八話
なぜ私たちが殺し合いをしないといけないのか。
そもそも、本当に一人になったら脱出できるのか怪しいところ。
単なる身代金目的だったら、殺し合いなんかさせないと思うのに。
犯人が何人なのかも、目的すらも分からない状況。
この建物の中で出会った女の子たちの中で、人を殺すような人は……いない、はず。
でも……みんなの事は名前以外ほとんど知らない。
かつて友達だった女の子の裏の顔を見たことがあるから、無いとは絶対言い切れない。
「んん……っ」
目が覚める。見慣れない天井が視界に広がり、横を見ると見慣れない機械がある。
とりあえず一日ここで過ごしたようだ。
私は、生きていた。無事に目が覚めて良かった。
特に変な夢を見ず助かった。
あたりを確認する。昨日と同じ場所だ。しかし、そこであるものに気づく。
「……8時前?」
いつの間にあったのだろう。時計が壁に設置されている。
ということは……誰かがこの部屋に入ったという事だよね。
「…………」
自分の体を触る。別におかしいところはない。
「はぁ……」
何かされたかもしれないと思ったが、大丈夫そうだ。
あまり実感はないが、変わらない現実にため息が出る。
寝起きで頭が回っていないが、今日やることを考える。
「おはようございます。朝食の時間になりましたので、食堂に来てください」
と、事務的なアナウンスが聞こえてくる。
まだベッドでゆっくりしたい気持ちはあるが、この部屋にはトイレもシャワーも食べ物もない。
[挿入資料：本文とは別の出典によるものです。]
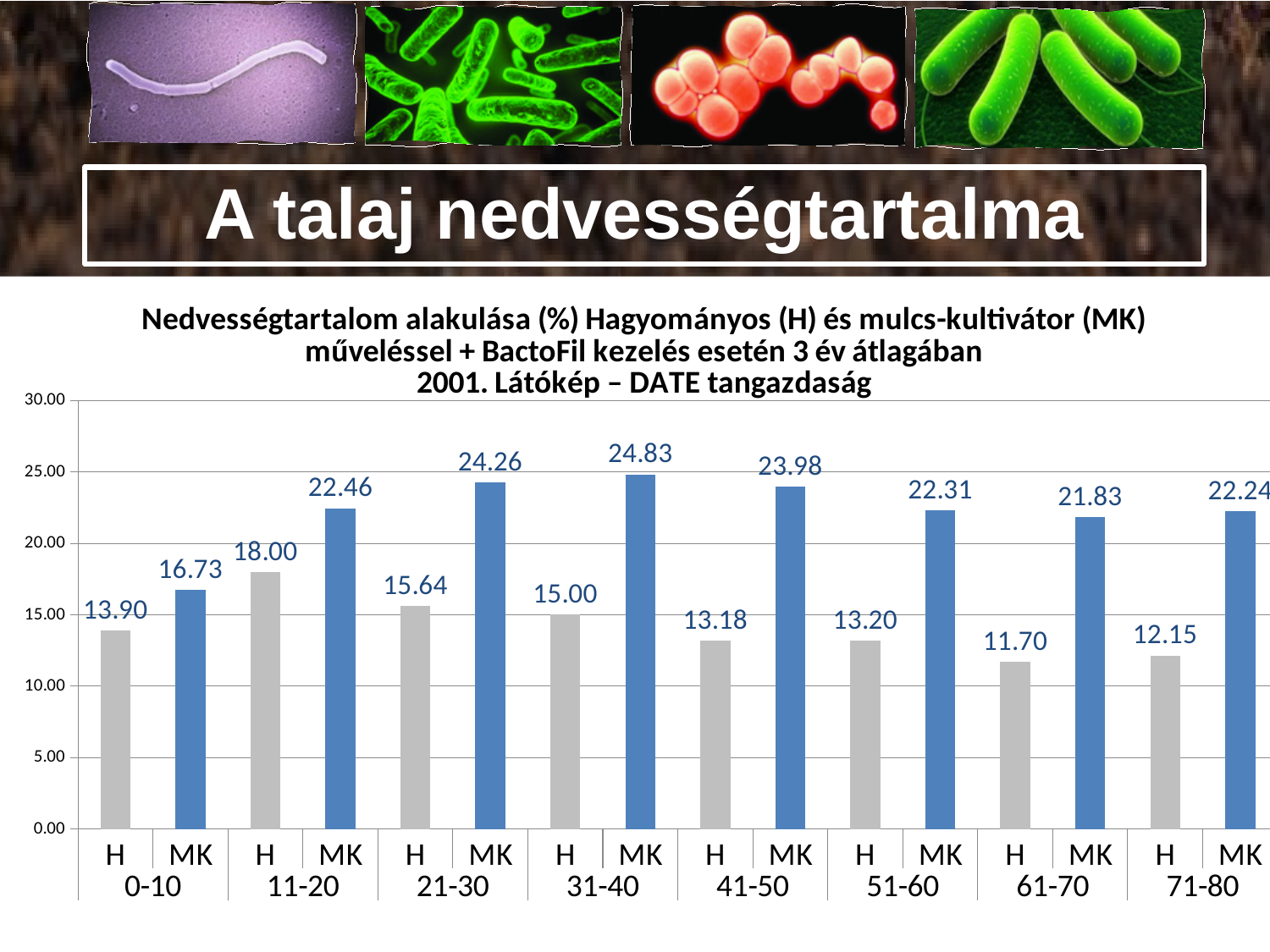
What is the moisture content value for H in the 0-10 depth group? 13.90 Which is larger, the H value for 11-20 or the H value for 21-30? H for 11-20 (18.00) How many depth groups are shown on the x axis? 8 Is the value for MK in the 41-50 depth group greater or less than 20.00? greater What is the difference between the MK and H values in the 21-30 depth group? 8.62 What kind of chart is shown on the slide? Bar chart What is the value for MK in the 71-80 depth group? 22.24 What is the value for H in the 61-70 depth group? 11.70 Which bar has the highest value on the chart? MK in 31-40 (24.83) What is the difference between the MK and H values in the 0-10 depth group? 2.83 What is the value for MK in the 31-40 depth group? 24.83 Which bar has the lowest value on the chart? H in 61-70 (11.70)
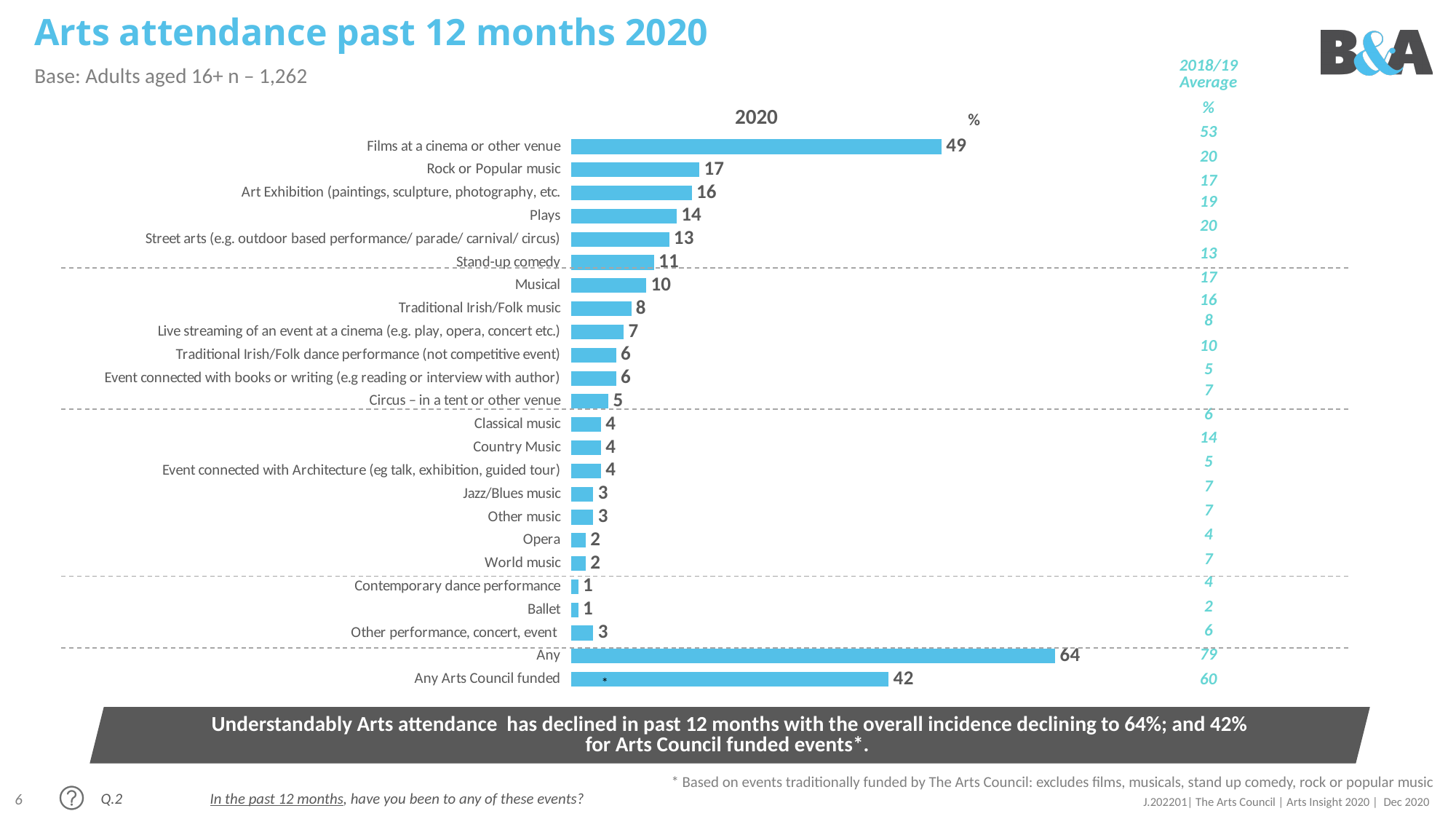
Which category has the highest 2020 value in the chart? Any Which has a larger 2020 value, Plays or Musical? Plays What is the 2018/19 Average shown for Films at a cinema or other venue? 53 What type of chart is shown on the slide? bar chart What is the 2020 value for Stand-up comedy? 11 What is the difference between the 2020 values for Any and Any Arts Council funded? 22 What is the 2020 value for Films at a cinema or other venue? 49 What is the 2020 value for Any Arts Council funded? 42 What is the 2020 value for Rock or Popular music? 17 How many bars are plotted in the chart? 24 What is the difference between the 2020 values for Films at a cinema or other venue and Rock or Popular music? 32 Excluding the 'Any' and 'Any Arts Council funded' bars, which individual event type has the highest 2020 value? Films at a cinema or other venue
最低限、外に出ないと。
少し痛む頭を押さえつつ立ち上がり、部屋の外へと出る。
「おーはよー」
食堂へ行くと、朝とは思えないほど元気な夏希が挨拶をしてくる。
「お、おはよう……えっと、昨日はごめんね」
「あー、大丈夫だよ。乃亜ちゃんこそ大丈夫なのー?」
「う、うん……」
「さてと、それぞれご飯分けてるから食べて—」
テーブルには、6人分の食事が分けられていた。どうやら、今日はパンらしい。
「今日はゼリーですか……おいしそう」
分けられた食事を見て、彩香は少しワクワクしているように見える。
「マキは少しでいいんで……誰か食べる人いる?」
「んじゃあ、私もらうよ」
茉希がそう言うと、すぐに結衣が貰いに行く。
昨日はあんなアナウンスがあったのに、仲良く朝食を食べている。
「……いただきます」
私は茉希の隣の席につき、パンを食べた。
パン、目玉焼き、サラダ、ゼリーと言った、自分の家でも出てくる朝食だった。
こんな状況でも美味しいと感じる。
「ごちそうさま」
「結構美味しかった」
私が食べ始めて数分した後、食べ終わる人たちもいた。
「ずっとここにいるわけにもいかないし、出口を見つけるわよ」
「簡単に見つかるわけないと思うけど、まずは見てみるしかないか」
藍良と結衣はさっさと食堂から出て行ってしまった。
「私も色々探し回りたいな」
まだ自分の足でこの建物を見て回っていない。
「ま、ここに閉じ込められている間、何もできないし」
茉希の言う通りだった。とりあえずご飯を食べ進めた。